Although conservationists view the new U.S. action as not going far enough, they welcomed it as a step forward.
“We are getting to the point of no return,” said Richard G. Ruggiero, a former nongovernment conservationist who is now the Africa branch chief of the U.S. Fish and Wildlife Service’s Division of International Conservation.
“We lacked political will in the U.S., overseas and in consumer nations such as China,” he said. “Without political will, there’s nothing.”

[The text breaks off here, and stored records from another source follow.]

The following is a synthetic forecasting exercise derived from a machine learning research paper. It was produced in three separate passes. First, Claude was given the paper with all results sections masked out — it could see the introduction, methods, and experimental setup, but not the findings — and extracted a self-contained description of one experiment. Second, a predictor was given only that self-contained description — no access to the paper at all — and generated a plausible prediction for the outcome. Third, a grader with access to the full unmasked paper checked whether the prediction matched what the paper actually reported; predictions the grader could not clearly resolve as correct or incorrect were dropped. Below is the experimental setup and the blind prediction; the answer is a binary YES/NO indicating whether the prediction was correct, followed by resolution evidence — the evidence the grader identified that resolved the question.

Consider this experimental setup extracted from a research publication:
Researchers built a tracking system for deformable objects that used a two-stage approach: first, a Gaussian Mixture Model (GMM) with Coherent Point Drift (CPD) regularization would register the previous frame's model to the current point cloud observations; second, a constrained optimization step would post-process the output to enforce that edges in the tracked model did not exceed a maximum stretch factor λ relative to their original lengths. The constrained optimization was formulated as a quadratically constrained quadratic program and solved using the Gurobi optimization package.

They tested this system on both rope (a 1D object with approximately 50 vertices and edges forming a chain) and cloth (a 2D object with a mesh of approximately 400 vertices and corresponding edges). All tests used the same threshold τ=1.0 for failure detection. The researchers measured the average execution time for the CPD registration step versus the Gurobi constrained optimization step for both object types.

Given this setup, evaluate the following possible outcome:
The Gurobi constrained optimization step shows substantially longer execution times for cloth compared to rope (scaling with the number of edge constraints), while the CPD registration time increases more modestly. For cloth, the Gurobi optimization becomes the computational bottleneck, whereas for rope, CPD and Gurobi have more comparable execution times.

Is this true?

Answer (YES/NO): NO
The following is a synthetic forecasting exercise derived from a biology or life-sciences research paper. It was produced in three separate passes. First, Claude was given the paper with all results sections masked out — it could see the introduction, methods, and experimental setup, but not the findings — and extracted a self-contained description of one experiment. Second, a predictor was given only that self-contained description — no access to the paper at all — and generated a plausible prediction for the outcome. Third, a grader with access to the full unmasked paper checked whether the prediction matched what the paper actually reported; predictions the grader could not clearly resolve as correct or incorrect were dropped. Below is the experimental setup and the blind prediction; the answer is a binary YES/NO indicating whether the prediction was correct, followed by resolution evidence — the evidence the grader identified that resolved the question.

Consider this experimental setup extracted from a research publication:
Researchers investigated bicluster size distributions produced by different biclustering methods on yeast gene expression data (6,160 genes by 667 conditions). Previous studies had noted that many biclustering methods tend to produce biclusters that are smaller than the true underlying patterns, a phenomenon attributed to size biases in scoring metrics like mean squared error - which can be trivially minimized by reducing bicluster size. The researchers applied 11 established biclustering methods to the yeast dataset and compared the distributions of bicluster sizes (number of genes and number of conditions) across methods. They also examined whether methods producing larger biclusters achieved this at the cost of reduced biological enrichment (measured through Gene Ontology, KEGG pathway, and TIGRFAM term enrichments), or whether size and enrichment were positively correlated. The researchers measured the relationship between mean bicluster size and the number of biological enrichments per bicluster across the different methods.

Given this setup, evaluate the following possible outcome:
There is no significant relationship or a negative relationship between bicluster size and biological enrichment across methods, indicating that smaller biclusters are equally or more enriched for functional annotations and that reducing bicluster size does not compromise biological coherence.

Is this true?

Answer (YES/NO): YES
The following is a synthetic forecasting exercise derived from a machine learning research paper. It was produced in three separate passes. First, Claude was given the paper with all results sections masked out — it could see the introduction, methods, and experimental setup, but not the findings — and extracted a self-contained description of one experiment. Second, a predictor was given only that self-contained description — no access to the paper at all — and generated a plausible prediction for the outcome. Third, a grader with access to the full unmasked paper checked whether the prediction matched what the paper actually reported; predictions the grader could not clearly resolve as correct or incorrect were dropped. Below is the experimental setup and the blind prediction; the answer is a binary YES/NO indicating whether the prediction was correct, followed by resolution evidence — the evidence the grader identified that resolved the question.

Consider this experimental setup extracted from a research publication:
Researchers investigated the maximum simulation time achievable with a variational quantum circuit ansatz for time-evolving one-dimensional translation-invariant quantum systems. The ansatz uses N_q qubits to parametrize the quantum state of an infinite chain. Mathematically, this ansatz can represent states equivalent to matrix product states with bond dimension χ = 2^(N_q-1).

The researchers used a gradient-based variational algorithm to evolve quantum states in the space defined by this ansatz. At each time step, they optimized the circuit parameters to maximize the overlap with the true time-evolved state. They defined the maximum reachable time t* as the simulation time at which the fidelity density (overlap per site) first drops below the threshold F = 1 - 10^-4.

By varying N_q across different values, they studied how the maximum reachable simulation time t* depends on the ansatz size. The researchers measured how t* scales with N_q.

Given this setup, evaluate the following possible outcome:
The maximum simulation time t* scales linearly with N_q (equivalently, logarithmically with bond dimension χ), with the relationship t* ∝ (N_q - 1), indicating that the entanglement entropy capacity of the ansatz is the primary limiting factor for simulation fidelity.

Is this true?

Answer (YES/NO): YES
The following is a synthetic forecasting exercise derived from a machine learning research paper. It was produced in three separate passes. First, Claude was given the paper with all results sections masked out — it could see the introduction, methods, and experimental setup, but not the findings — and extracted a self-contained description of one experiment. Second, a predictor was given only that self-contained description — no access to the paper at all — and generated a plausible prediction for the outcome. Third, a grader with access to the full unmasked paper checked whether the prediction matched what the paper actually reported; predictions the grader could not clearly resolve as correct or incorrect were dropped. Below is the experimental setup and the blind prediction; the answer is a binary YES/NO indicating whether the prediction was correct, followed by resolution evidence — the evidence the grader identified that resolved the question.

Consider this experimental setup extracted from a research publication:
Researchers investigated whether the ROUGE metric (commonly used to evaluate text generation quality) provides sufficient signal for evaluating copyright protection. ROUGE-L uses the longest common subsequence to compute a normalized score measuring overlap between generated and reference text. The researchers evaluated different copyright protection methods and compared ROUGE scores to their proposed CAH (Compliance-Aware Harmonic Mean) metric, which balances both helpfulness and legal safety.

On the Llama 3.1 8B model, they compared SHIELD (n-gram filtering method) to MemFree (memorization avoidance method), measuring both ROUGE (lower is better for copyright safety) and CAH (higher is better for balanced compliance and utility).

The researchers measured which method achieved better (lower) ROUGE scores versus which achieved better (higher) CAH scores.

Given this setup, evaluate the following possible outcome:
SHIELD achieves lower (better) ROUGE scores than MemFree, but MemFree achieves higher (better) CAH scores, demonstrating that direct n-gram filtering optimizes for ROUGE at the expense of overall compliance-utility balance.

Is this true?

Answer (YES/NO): YES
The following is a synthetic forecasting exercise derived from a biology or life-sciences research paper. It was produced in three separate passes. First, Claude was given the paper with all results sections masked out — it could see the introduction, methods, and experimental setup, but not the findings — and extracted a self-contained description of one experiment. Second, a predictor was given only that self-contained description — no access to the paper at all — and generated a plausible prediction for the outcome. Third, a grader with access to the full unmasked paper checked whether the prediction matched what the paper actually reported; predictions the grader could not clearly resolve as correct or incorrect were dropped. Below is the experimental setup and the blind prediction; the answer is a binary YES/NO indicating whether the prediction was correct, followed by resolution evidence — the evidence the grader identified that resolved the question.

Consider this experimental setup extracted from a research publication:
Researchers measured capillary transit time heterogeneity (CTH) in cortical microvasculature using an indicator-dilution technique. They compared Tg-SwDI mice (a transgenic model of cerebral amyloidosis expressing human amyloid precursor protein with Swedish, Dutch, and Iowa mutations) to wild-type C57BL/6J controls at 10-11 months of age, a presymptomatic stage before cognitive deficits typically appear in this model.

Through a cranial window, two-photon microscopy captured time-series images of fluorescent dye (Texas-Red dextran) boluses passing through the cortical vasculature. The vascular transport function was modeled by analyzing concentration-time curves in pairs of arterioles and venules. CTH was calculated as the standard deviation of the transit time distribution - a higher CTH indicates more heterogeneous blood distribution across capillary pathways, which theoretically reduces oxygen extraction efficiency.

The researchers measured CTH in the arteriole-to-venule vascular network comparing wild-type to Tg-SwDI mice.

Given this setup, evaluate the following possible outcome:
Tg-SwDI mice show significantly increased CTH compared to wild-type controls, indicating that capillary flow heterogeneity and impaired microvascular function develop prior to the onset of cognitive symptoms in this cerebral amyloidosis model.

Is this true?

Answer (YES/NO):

Adding to the pressure to act is growing evidence that terrorist groups have entered the black market, paying poachers to kill the animals and selling their horns and ivory at a premium to middlemen in the United States and Asia to fund operations such as the deadly Sept. 21 attack on a Kenyan shopping mall by the Somali group al-Shabab, a wing of al-Qaeda.
The nonprofit Elephant Action League (EAL) “found very concrete connections . . . [between] al-Shabab” and poaching in a two-year investigation that ended this year, Executive Director Andrea Crosta said.
Between one and three tons of ivory, worth $200,000 to $600,000, entered Somalia each month through al-Shabab, according to the EAL. It disappeared in the dark hulls of ships and airplanes bound for points worldwide.
“We managed to interview dozens of people, and all implicated them,” Crosta said. “We met poachers, traffickers, big traders, businessmen, ex-Somali warlords. Slowly we began a puzzle, piece by piece. We feel quite comfortable regarding our specific investigation.”
Although the EAL claims to have funded excursions to extract information and relied on Somalis with close contacts in the terrorist network, the report containing anonymous sources is not fully trusted, even among fellow conservationists.
But it says there’s enough evidence to show that the connection between poaching and terror groups is real. Last year, ivory was found by Congolese police who raided a camp of the insurgent Lord’s Resistance Army, which uses children as soldiers.